0
votes

I'm new to these concepts and currently trying to understand what business and application logic is in my application that i'm developing using MVC concept.

It seems to me that most of the people agree on the fact that application logic belongs to controller and business logic belongs to model. And that is basically the reason i want to be able to determine what is what, so keep that in mind while reading the question to not miss the point.

Business Logic

One of the approaches i've heard is to consider business logic as more of a thing that can be described by people who have nothing to do with programming and just trying to explain how everything would work. So that would basically involve various data to be displayed and how that data is processed(right?).

So for example designing calculator application "business people" would say that we're going to have two numbers at our input and when user presses "Calculate" button we would perform certain actions with given inputs(for simplicity let's say add them), and output the result into the "Result" label.

Application Logic

Now application logic is more of a thing that developers care about and more of a thing that "business people" tend to omit when describing a project of some kind.

Main Problem and Question

Now here's the main problem if you're using the same approach for determining where is business and where is application logic. Notice that i didn't specified what actually application logic involves. And that is because if you think about it this way it really becomes unclear what application logic may or may not involve since different "business people" may or may not include things of all kinds while describing some app which makes this approach impossible to use practically without some kinds of restrictions.

And my question being, what kinds of restrictions should be applied to this approach for having the ability to properly determine where is application and where is business logic or what approach should be used instead? Also is it really correct to say that controller is for application logic and model is for business or can they share some parts of both and if yes then in which way?

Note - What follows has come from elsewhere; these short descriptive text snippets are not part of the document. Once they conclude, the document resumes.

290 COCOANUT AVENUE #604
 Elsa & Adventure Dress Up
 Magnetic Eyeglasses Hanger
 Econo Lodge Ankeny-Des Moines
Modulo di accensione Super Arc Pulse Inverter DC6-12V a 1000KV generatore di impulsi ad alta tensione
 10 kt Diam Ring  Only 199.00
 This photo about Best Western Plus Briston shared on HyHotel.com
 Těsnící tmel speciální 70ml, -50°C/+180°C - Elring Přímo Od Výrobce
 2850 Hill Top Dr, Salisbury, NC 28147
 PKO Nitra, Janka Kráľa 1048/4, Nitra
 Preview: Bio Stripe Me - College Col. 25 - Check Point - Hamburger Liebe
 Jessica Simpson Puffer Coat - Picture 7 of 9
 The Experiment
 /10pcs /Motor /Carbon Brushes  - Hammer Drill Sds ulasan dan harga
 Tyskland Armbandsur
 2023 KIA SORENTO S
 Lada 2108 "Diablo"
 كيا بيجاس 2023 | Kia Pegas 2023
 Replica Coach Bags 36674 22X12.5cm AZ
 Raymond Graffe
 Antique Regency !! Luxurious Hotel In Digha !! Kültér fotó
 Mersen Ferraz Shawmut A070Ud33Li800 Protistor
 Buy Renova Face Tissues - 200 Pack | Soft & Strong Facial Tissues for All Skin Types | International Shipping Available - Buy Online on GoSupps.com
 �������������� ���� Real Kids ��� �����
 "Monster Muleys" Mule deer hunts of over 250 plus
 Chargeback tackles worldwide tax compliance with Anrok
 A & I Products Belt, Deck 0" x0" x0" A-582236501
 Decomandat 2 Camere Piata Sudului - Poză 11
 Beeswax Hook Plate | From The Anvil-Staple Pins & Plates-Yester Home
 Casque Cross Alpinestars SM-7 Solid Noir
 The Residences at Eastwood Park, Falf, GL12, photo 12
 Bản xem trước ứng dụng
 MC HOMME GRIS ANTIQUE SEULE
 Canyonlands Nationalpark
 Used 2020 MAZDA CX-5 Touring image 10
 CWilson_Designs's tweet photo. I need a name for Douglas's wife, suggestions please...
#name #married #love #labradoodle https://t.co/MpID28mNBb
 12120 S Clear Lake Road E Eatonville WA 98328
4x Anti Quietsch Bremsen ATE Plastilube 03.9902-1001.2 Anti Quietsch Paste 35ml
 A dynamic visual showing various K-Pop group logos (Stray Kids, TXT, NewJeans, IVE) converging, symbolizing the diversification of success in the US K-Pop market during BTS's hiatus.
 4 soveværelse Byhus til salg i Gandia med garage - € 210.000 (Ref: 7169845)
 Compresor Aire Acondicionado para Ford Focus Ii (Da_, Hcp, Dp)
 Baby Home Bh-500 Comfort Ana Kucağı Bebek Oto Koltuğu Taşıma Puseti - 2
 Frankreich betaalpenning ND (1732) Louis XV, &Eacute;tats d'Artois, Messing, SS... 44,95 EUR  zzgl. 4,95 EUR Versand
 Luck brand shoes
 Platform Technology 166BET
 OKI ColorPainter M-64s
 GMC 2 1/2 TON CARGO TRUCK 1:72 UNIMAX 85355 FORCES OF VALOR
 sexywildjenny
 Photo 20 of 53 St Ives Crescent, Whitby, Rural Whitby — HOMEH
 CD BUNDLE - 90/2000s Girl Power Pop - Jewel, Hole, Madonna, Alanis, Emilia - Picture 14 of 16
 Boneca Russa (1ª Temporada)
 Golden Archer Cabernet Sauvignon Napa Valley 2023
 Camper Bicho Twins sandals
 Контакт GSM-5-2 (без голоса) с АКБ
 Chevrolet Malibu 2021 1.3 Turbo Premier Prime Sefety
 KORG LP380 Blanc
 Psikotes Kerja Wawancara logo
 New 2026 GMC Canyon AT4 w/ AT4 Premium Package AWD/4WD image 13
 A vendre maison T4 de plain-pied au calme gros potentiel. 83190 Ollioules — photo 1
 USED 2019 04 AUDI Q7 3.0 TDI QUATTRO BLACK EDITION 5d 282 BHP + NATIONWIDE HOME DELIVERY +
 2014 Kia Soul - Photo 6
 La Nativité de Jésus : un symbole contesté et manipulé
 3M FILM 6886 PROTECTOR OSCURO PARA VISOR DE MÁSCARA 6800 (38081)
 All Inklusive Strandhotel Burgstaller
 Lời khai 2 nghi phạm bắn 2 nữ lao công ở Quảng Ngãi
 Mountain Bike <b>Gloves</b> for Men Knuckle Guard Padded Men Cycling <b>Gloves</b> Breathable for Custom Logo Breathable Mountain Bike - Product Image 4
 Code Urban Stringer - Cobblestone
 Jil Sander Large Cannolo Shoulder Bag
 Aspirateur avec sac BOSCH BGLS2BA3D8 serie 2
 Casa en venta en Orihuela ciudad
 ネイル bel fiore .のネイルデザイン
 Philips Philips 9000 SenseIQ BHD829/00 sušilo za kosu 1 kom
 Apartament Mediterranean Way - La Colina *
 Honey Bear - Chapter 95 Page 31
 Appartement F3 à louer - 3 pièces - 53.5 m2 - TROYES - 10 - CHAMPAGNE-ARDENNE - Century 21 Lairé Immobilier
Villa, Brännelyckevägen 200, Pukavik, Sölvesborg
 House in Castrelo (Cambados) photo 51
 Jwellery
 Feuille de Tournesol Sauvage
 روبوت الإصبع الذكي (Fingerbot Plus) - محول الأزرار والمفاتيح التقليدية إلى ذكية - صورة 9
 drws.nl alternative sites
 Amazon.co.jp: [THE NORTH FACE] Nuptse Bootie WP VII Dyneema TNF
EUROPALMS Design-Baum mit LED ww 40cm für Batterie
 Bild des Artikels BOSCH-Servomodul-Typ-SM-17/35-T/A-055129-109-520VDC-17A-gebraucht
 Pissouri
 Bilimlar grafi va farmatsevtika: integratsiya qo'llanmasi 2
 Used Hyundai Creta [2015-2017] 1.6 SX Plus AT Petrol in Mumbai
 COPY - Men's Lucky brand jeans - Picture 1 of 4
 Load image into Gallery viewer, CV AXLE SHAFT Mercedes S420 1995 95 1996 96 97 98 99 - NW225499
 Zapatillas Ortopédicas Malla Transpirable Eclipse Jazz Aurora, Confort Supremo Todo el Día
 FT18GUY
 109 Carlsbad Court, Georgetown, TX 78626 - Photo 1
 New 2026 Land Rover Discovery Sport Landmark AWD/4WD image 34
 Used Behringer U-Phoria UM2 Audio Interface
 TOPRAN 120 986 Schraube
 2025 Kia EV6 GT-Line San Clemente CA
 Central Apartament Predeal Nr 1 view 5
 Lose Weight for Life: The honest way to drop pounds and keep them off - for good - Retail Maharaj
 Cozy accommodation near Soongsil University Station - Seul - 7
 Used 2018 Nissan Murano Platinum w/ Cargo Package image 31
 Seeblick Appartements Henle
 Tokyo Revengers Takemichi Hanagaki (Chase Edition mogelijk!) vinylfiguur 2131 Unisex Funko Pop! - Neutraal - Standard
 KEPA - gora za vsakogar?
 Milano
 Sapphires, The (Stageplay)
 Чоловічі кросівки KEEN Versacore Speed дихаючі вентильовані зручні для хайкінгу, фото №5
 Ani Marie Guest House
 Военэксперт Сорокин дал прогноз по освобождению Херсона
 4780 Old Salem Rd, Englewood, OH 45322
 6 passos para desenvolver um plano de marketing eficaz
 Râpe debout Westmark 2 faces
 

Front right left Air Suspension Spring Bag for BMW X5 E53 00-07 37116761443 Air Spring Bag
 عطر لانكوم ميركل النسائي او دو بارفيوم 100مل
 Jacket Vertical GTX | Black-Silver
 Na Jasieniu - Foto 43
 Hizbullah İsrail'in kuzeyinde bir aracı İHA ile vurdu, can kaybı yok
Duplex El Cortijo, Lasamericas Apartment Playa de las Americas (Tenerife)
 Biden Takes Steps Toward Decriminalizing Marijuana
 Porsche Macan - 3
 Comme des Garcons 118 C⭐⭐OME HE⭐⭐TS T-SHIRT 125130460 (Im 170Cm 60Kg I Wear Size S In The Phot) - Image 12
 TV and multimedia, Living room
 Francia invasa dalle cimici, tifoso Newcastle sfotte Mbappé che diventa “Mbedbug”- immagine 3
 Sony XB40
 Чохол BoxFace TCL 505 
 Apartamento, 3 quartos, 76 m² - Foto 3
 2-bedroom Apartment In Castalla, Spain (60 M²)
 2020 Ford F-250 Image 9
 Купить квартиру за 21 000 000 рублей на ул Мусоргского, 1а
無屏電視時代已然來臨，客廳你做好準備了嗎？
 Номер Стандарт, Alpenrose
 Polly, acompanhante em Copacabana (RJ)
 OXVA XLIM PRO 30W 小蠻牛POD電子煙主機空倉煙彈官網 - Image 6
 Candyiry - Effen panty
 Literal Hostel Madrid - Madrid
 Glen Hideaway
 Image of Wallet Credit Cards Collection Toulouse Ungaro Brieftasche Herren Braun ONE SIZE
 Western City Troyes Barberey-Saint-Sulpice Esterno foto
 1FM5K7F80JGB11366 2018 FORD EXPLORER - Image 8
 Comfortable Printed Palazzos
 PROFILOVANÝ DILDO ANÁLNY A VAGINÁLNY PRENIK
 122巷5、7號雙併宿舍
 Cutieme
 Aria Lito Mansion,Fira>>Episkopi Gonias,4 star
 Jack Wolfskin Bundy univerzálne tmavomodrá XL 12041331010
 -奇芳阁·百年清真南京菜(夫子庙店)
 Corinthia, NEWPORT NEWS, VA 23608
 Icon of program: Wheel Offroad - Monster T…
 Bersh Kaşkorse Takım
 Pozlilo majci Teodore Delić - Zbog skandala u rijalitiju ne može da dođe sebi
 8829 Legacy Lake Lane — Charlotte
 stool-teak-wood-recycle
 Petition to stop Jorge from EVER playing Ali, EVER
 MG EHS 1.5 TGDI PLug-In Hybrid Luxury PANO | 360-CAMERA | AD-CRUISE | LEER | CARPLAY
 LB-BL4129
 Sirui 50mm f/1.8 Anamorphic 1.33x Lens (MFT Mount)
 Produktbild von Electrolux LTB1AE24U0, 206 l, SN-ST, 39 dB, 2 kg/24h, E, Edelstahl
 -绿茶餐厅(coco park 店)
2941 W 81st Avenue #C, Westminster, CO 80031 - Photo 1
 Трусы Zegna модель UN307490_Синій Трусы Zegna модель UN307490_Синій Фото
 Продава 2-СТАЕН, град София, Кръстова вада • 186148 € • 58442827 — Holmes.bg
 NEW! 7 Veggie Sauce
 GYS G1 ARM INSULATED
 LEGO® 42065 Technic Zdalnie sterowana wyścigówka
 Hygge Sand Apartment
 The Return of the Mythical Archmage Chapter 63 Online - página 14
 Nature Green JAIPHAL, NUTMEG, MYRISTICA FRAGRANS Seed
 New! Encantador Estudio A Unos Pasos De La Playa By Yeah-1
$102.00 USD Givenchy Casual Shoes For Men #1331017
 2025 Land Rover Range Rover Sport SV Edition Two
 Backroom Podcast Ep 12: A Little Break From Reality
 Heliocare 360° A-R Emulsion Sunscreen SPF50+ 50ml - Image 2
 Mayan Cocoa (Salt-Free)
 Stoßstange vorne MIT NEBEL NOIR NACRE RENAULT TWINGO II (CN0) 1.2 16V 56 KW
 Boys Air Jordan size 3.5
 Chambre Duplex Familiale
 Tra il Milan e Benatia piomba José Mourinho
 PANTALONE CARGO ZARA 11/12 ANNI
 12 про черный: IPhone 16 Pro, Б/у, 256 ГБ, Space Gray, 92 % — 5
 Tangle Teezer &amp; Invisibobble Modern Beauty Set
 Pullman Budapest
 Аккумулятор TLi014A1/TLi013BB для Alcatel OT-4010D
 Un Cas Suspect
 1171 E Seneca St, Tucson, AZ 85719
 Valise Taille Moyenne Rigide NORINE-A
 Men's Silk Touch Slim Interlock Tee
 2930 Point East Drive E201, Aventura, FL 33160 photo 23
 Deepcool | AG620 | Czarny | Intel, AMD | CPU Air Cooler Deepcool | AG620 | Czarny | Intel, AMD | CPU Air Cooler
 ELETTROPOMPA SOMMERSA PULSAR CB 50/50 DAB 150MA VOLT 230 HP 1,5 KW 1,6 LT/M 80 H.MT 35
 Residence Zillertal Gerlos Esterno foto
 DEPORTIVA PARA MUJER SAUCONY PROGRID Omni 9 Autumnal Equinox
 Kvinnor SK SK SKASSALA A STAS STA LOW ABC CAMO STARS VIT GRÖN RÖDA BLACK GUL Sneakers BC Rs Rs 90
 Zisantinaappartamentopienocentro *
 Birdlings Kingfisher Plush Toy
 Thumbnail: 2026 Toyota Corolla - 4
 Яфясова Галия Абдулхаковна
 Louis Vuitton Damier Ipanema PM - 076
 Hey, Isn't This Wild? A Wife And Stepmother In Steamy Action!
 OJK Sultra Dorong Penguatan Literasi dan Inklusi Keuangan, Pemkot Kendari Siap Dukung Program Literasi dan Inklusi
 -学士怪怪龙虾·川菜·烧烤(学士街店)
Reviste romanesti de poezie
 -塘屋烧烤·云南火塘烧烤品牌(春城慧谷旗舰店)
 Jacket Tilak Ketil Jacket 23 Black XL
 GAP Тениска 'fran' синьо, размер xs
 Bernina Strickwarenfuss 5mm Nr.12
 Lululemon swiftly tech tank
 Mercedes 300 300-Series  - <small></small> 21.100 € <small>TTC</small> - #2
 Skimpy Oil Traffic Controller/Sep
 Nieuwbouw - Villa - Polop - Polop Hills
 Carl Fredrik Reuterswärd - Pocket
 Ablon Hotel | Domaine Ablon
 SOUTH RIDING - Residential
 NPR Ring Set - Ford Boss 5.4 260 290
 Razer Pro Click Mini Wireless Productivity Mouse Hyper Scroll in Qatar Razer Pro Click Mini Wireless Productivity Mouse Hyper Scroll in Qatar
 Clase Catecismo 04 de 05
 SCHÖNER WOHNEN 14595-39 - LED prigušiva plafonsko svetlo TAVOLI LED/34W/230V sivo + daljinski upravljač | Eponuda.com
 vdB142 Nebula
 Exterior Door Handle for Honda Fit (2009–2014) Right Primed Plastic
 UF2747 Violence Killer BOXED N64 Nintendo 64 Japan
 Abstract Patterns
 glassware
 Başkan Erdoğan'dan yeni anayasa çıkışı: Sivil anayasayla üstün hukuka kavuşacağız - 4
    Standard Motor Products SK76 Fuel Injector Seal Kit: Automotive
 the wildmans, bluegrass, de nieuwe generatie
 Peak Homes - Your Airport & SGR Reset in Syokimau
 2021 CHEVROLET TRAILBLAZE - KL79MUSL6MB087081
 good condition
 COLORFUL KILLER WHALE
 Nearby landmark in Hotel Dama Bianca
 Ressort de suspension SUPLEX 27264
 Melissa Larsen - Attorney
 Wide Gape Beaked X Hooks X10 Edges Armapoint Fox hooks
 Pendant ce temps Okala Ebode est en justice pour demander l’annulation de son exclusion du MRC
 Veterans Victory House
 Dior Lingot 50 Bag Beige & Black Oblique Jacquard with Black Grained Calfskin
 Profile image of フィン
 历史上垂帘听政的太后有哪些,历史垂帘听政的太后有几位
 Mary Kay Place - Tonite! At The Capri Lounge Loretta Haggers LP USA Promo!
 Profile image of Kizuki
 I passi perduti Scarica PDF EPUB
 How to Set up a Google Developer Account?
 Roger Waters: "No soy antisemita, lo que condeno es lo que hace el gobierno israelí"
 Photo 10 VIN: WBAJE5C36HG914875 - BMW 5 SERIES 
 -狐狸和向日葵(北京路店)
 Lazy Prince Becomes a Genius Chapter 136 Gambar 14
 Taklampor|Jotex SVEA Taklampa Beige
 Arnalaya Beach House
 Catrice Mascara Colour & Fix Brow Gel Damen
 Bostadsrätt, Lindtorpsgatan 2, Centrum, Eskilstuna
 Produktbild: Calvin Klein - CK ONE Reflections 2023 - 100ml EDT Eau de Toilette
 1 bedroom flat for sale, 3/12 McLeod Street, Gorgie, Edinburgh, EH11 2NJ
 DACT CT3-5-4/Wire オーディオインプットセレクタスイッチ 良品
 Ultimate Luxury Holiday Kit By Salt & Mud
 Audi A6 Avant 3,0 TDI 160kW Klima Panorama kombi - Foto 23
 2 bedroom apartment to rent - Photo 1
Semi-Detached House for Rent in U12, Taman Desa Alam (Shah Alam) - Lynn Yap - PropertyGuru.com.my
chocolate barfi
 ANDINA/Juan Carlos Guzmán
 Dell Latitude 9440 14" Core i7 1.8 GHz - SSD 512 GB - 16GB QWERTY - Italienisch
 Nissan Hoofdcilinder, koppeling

Examples (read this section if question is still unclear for you)

Examples from which obscurity comes are:

  • while describing, "business people" may or may not mention:
    • form validation
    • database interaction
    • really any kind of data manipulation that should bother developer but mensioned by non-developers because they realize it is needed for system to function properly

Let's come back to out calculator application. Description given by non-developers could be translated into model in pseudocode like this:

Class CalculatorModel extends Model
{
  public int firstNumber;
  public int secondNumber;
  public int result;

  public void calculate()  
  {
    this->result = this->firstNumber + this->secondNumber;
  }
}

Then controller would look like this:

Class CalculatorController extends Controller
{
  public void onCalculateButtonClick()
  {
    this->model->calculate();
  }
}

Let's ignore that business said that on click we should perform calculation and we put that part in controller which is for application logic, because MVC states that controllers must handle these kinds of things, we have different problem anyway - where do we update first and second Number fields? If this approach is used then it simply becomes unclear since different people might and might not mention it, which makes it neither business, nor application logic or both of them which of course doesn't make any sense.

If we imagine business didn't mentioned that we're updating any numbers before calculation(but we realize that it has to be done for any calculation to occur), then we would've determined that it is indeed application logic and would've placed code inside the controller:

Class CalculatorController extends Controller
{
  public void updateNumbers()
  {
    this->model->firstNumber = input1->text;
    this->model->secondNumber = input2->text;
  }

 public void onCalculateButtonClick()
 {
    this->updateNumbers();
    this->model->calculate();
 }
}

But if business himself mentioned that we should update the first and the second number before doing the calculation that would've been considered as business logic and accordingly would've been put into the model. At that point we have 2 another options, which are adding the field update directly into calculate method, or creating separate method in our model so we can call it from controller before calling calculate().

Business also may or may not mention if user input should be validated before performing any actions, but it would make calculation impossible if user gives at input two non-digits so you have to implement it and you have to know where to put it.

And let's say one day your clients tell you that they want to store every result of a calculation somewhere and then be able to watch it somehow. That would mean you should send requests to database, but since they didn't exactly mentioned that it has to be database it becomes unclear once again where to put code.

I hope i've made myself clear and you can understand the problem fully to be able to help and/or maybe give your opinion on proper way of designing applications using Model-View-Controller.

1

1 Answers

3
votes

It is much easier to separate business logic from application logic by thinking about if you would want to keep this logic if you were writing a new application on a different platform. If you were porting to a client-side application instead of your web-application, would this still be useful logic?

If it wouldn't be useful in the new context, then the logic is application-specific. If you could use it again, it is business logic.

To take your example of storing calculations, that is business logic. But HOW you store it is more application specific. This is where people end up creating things like DAO objects. To have the application specific method for storing the calculation. This keeps a separation between the fact that you are storing it from the fact that you are storing it in a database (tomorrow it might be a log file, or some web service).